Taking on stdlib

Posted on: 2015-02-17

A while back I implemented a collada parser. Collada is a xml based schema for interchange of 3d graphics assets. I had some fairly simple assets that had been exported and I was importing them into my runtime. I was surprised at how slow this was. My implementation had some interesting features. I had a xml parser that understood the basic xml structure - but you could add handlers for processing nodes with specialized tags. This allowed you to optimize for both space and time if you knew a tags contents were better handled specially. For example much of a collada file consists of long lists of integer or floating point values. I would specialize these such that the resulting Xml structure would have those values already converted into floats/ints, as opposed to storing the string and then converting later.

When profiling I found that the largest chunk of time for reading the files was actually in the text->int and text->float C functions. That was a little disheartening because you'd assume that such an often used function would be highly optimized in the c runtime libraries.

One reason for some hope was that my string representation is not zero terminated. This is for a variety of reasons - but mainly that it means you can slice strings without copying. This meant that to use the C libraries functions I had to copy the contents into a zero terminated buffer. If I rolled my own then I wouldn't have this extra overhead as modest as it might seem.

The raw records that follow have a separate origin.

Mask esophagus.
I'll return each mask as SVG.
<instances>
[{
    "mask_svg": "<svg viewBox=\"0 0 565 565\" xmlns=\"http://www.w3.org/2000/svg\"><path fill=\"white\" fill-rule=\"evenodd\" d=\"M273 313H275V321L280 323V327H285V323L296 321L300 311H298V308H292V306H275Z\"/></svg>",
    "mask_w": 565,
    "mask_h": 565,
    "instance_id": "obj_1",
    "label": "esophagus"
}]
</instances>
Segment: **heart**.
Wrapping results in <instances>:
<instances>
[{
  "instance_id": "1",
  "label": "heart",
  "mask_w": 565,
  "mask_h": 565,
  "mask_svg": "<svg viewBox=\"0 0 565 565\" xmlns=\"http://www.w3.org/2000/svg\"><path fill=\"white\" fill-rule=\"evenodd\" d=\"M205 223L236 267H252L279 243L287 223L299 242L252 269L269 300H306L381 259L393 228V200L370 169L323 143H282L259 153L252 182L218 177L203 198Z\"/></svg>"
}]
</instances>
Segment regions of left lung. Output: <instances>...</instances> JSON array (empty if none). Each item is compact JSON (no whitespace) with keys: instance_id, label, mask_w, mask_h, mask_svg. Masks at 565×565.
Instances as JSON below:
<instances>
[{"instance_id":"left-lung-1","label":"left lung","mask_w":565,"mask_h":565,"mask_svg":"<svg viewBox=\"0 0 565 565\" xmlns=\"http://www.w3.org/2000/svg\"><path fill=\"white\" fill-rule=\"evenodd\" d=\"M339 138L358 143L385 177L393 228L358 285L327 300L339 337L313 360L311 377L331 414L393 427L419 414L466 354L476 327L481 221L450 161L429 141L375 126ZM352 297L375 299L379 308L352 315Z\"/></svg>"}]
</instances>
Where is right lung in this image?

The other reason for hope is that for floating point I don't have the same restrictions as a full IEEE converter. For example I don't need to support denormalized floats. In fact I'd actively like denormalized floats to not appear because they crucify performance. Also if a float representation is out of range I don't need to check for or throw an exception, although I can include an assert on debug build. Finally I'm not that worried about exact rounding and precision as the c library. The floats I'm reading are used for graphics/physics/games after all.

So I wrote both a text->int and text->float conversion functions in straight C. Both were fairly straightforward. On the float converter I pre-calculated the exponent table, and when I read the mantissa I'd shift the exponent power depending where the floating point was.

On profiling on an i7-860 I found the floating point function was on average 10 times as fast as the c library, and the integer conversion function around 5-6 times as fast. The performance increases on arm weren't as high but also considerable (around 6 times as fast for text->float I think).

I was actually quite surprised at the performance improvement. It significantly improved my collada importers performance as well as other code that relied on text float/int conversions.

It goes to show that the conventional wisdom "that there's no point rolling-your-own stdlib functions as they will have out-optimized you" isn't always true, and in this case wildly so.